◆ **ENTRIES PROVIDED**
-- Opening Marker --
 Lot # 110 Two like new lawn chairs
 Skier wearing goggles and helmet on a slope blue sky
-- Closing Marker --
-- Opening Marker --
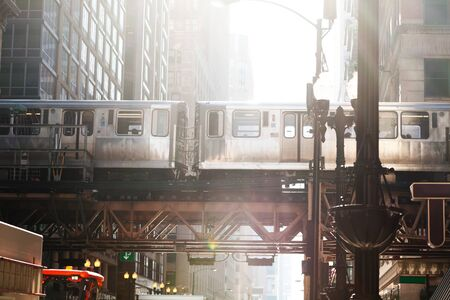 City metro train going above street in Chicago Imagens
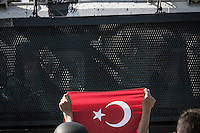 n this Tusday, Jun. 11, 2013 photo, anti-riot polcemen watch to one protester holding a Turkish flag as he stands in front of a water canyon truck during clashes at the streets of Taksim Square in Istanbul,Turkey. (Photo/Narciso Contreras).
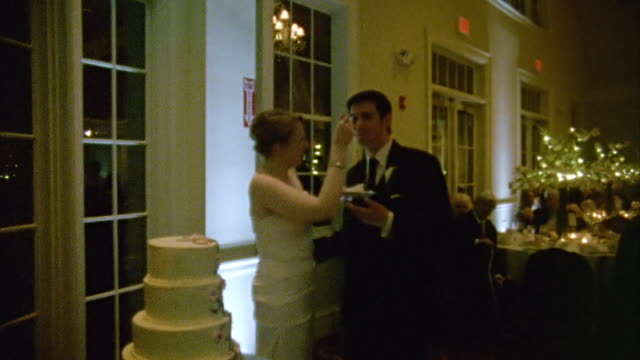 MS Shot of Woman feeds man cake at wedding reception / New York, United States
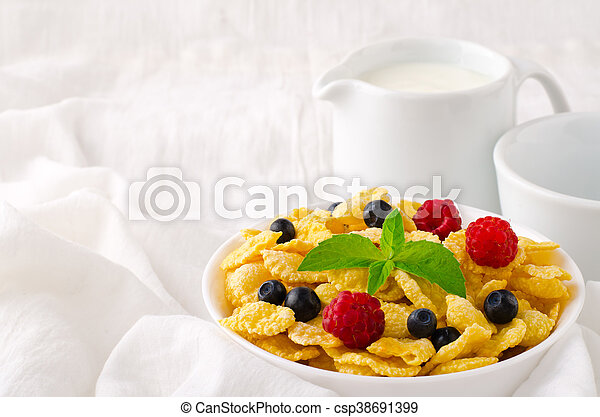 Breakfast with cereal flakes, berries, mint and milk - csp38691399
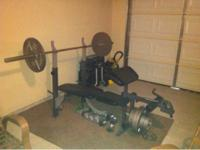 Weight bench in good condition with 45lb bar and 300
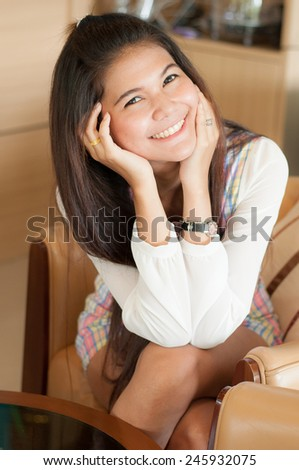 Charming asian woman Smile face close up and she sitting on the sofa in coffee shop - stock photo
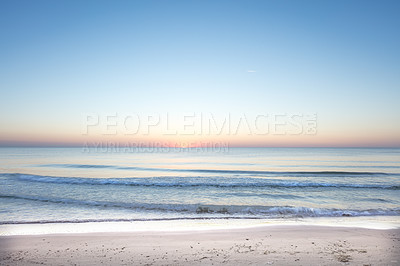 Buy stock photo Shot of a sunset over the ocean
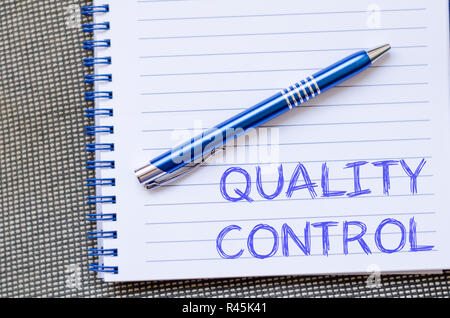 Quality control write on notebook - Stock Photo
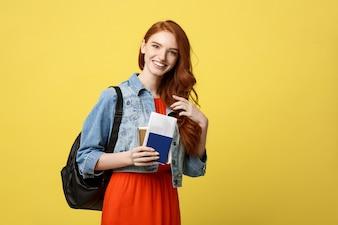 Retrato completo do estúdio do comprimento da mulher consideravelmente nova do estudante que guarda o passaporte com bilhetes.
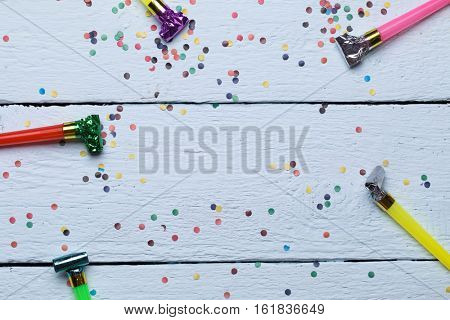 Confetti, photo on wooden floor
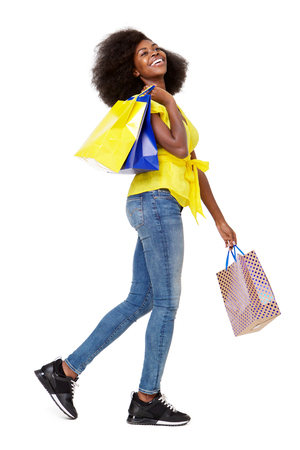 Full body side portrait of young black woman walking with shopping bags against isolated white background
-- Closing Marker --
◆ **GOAL OF THE EXERCISE**
Output should consist of the lines above from the one with "Breakfast with cereal" down to the one with "Full body side", exact and without pictures.

◆ **ANSWER BOX**
 Breakfast with cereal flakes, berries, mint and milk - csp38691399
 Weight bench in good condition with 45lb bar and 300
 Charming asian woman Smile face close up and she sitting on the sofa in coffee shop - stock photo
 Buy stock photo Shot of a sunset over the ocean
 Quality control write on notebook - Stock Photo
 Retrato completo do estúdio do comprimento da mulher consideravelmente nova do estudante que guarda o passaporte com bilhetes.
 Confetti, photo on wooden floor
 Full body side portrait of young black woman walking with shopping bags against isolated white background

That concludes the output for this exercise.